Un remorquage ne constitue pas automatiquement une opération de sauvetage. S’il existe un danger et que l’assistance produit un résultat utile, le régime du sauvetage prévu aux articles 357 et suivants de la loi espagnole sur la navigation maritime peut s’appliquer, notamment en ce qui concerne l’éventuelle réclamation d’une rémunération. Il ne faut donc pas présumer que toute intervention sera gratuite ou intégralement prise en charge par l’assurance.
Responsabilité civile
La responsabilité civile obligatoire n’assure pas les dommages subis par son propre bateau. Si l’interaction entraîne des dommages à un autre bateau, à une installation ou à une personne, il faudra examiner la manœuvre, le lien de causalité, l’éventuelle responsabilité de l’assuré ainsi que les plafonds et les exclusions de la police. La seule présence d’une orque ne suffit pas à établir la responsabilité du chef de bord.

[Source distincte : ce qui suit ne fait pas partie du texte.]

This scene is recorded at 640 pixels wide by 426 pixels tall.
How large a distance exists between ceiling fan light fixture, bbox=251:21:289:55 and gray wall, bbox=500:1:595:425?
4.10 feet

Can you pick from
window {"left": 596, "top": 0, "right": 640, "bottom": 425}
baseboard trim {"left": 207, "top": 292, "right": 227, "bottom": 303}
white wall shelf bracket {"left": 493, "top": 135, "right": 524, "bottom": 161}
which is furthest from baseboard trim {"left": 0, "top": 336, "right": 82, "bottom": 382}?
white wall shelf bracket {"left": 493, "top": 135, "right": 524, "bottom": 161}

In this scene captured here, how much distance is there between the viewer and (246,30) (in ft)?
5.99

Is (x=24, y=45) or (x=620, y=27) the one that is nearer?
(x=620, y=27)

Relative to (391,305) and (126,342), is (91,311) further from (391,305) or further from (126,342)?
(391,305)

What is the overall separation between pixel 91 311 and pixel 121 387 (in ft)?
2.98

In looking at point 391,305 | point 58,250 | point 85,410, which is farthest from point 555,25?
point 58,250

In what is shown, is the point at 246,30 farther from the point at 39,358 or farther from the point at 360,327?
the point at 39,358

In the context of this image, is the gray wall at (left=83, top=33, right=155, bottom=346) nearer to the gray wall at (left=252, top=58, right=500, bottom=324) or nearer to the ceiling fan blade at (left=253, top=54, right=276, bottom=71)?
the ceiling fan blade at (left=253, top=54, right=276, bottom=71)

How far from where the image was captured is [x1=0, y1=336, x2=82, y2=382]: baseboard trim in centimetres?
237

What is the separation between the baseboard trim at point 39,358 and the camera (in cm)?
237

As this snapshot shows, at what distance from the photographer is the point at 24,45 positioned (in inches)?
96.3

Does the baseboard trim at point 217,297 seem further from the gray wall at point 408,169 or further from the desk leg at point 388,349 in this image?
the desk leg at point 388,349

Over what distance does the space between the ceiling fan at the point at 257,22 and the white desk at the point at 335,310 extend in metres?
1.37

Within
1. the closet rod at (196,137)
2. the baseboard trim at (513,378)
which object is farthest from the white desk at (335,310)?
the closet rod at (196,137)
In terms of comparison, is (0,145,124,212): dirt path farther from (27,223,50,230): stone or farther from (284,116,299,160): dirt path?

Après l’interaction : déclaration et preuve du dommage
La priorité consiste à assurer la sécurité des personnes et à prendre des mesures raisonnables pour éviter ou limiter tout dommage supplémentaire. Il faut ensuite déclarer le sinistre sans délai à l’assureur ou au courtier et suivre la procédure prévue par la police. À titre de référence générale, l’article 16 de la loi espagnole sur le contrat d’assurance prévoit un délai maximal de sept jours à compter de la connaissance du sinistre, sauf si le contrat accorde un délai plus long. L’article 426 de la loi espagnole sur la navigation maritime prévoit également un délai de sept jours pour les contrats relevant de son régime, et son article 427 impose de prendre des mesures pour éviter ou limiter le dommage. La règle applicable et les conséquences d’une déclaration tardive dépendent de la garantie et du contrat concernés : en pratique, il est donc préférable de déclarer immédiatement l’événement. Il ne faut pas présumer que ces délais espagnols s’appliquent sans modification à une police régie par une autre loi.
Documents à réunir
• Date, heure, position GPS et route suivie.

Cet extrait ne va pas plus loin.